I was thinking how I like to be a swiss-army knife tech guy. I am studying for the LPI Linux exam, and wondered suddenly why employers don't value an "answers guy" (or gal). You know, a person you can go to with questions and problems and he (or she) can figure out or just knows the answer. Then it struck me that Valve's model kinda does that. I've been reading a lot about the company and I wish there was a case study about them. Their flat management style seems extremely effective and unfortunately unique. Being a private company, it can run its ship however it wants so Valve runs it in an interesting way. They don't hire people for particular jobs. They hire people and basically let them figure out where they can contribute the most. Desk have wheels because on a project per project basis you may be moving around forming different teams. It sounds like an Agile-dream workplace. But a key here is not the way they work but how they hire. While they look for people with certain skills, by not hiring them for a specific job, their "answer guy/gal" abilities are fully tapped. Is your sys-admin really good at marketing? In a traditional company you'd have no way of knowing and even worse no way of using that talent. Defined roles segregate and also limit the scope of the possible contribution. I always felt ham-stringed in my previous roles, having to play politics sometimes successfully and sometimes not to contribute to different areas than my little circumscribed job responsibilities. The traditional way also treats people like machines, do this, get that, and so makes the automatization of their job at least by the rough 10,000 feet view possible. So weirdly by enforcing the limits of the job title you get the value that a machine would produce or could produce and you get less of that human magic that no machine could substitute.

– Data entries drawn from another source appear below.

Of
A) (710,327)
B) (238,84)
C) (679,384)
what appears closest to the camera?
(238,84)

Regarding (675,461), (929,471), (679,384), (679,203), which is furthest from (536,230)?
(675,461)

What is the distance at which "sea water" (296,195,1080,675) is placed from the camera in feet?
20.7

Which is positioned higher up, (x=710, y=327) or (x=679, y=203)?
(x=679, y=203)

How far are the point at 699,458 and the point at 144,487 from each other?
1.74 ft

While I worked in Quality Assurance, I wrote programs (with the help of tech guys like Jason Rowlands or Roupang Wang) that allowed my job to be more automated, even though this reduced my "job security" it increased quality by automating certain tasks. I'm thinking of dub-card creation, where me and Jason hashed out a Javascript script for Photoshop that allowed you to output as many perfectly formated cards as you wanted out of one source psd file. Together it took us around thirty minutes to hash out what I hadn't been able to do on my own. This actually made me more replaceable and I had to seek out Jason out of his normal work duties, and create space in my schedule to tackle the creation of the script. Yet it saved massive time and increased quality in the future. The sort of step that betters productivity and quality that businesses so crave. And it came from my own time. I basically had to slightly subvert the system to do it.

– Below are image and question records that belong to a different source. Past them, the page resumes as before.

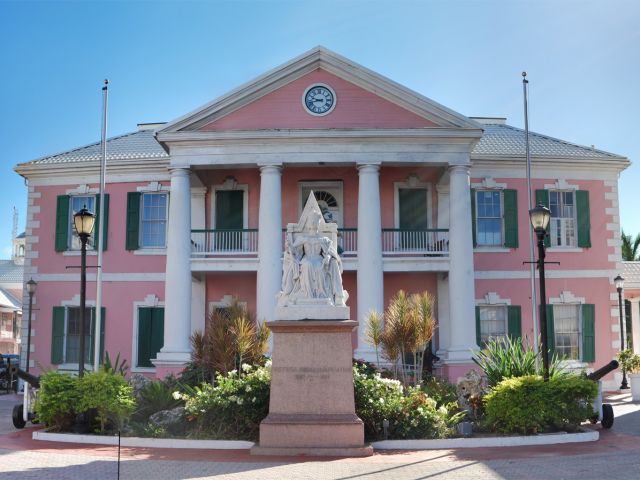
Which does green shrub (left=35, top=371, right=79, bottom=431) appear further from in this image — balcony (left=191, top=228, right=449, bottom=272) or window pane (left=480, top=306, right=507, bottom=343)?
window pane (left=480, top=306, right=507, bottom=343)

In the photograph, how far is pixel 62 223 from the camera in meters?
23.5

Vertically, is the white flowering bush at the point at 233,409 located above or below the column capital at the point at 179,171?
below

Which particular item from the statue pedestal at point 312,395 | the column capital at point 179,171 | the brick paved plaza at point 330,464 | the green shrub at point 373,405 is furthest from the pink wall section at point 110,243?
the statue pedestal at point 312,395

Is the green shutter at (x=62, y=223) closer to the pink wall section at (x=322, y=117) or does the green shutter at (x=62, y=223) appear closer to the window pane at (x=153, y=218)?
the window pane at (x=153, y=218)

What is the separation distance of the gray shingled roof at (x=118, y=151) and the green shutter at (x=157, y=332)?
478 cm

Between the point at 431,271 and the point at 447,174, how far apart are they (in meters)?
2.71

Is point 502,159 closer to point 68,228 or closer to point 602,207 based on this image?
point 602,207

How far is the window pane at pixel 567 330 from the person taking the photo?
2269 centimetres

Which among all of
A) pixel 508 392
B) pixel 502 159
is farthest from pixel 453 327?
pixel 508 392

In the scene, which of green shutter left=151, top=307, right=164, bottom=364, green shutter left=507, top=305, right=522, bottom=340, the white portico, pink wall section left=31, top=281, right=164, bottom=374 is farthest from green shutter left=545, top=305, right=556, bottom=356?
pink wall section left=31, top=281, right=164, bottom=374

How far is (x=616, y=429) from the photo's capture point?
13.7m

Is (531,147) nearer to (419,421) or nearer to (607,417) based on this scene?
(607,417)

At another time I was teaching myself programming in the break-room. I had my massive book(I use it for weightlifting now) 'Learning to Program Python' plopped open while I ate. Roupang asked me why I was reading that. I told him I needed a simple program that would reverse letters in a line but not the line order to convert Hebrew and Arabic text from the input order (left to right) to the reading order (right to left) so I could use them in graphics. The order of Hebrew letters seemed to be a perpetual problem in many of the international graphics I got at the time. The program is dead simple, I even recently coded a Sinatra app that does it, but invaluable if you need it and need it quickly. Roupang, a programmer with the company, offered to write it for me. He said it would take him 5 minutes. And he was right. Yet after it got out he'd done that for me access to the programmers by production (and hence Quality Control) was restricted and the production team was 'reprimanded' for not seeking approval. Shortly there after Roupang's office was moved behind a glass wall into a different department. I was specifically denied entry to it. Yet a 5 minute program that was so useful that when I showed it to the graphics people, they immediately wanted to copy it and include it in their workflow. But again by giving them my little program, I increased quality but reduced my "job security." Because my "job security" was so tied to the specific tasks I'd been assigned to do not my contributions to the company.

This top-down segregated management is clearly not optimal, but stems from the view that people are like 'cogs' in that they are interchangeable and only do one job. And this view starts with the hiring process. What can you do (for us)? What can you do (to make us money)? What can you do (for me)? Seems to be the only filter that is used. A more valuable one is to hire great people and let them go where they can contribute the most. It's not only more human, I have a feeling it can also be largely more profitable. Other qualities like how much a person knows, how quickly they can learn, how good they are at benefiting the team, their creativity and passion then become valuable assets, not ones that need to subvert the system to survive.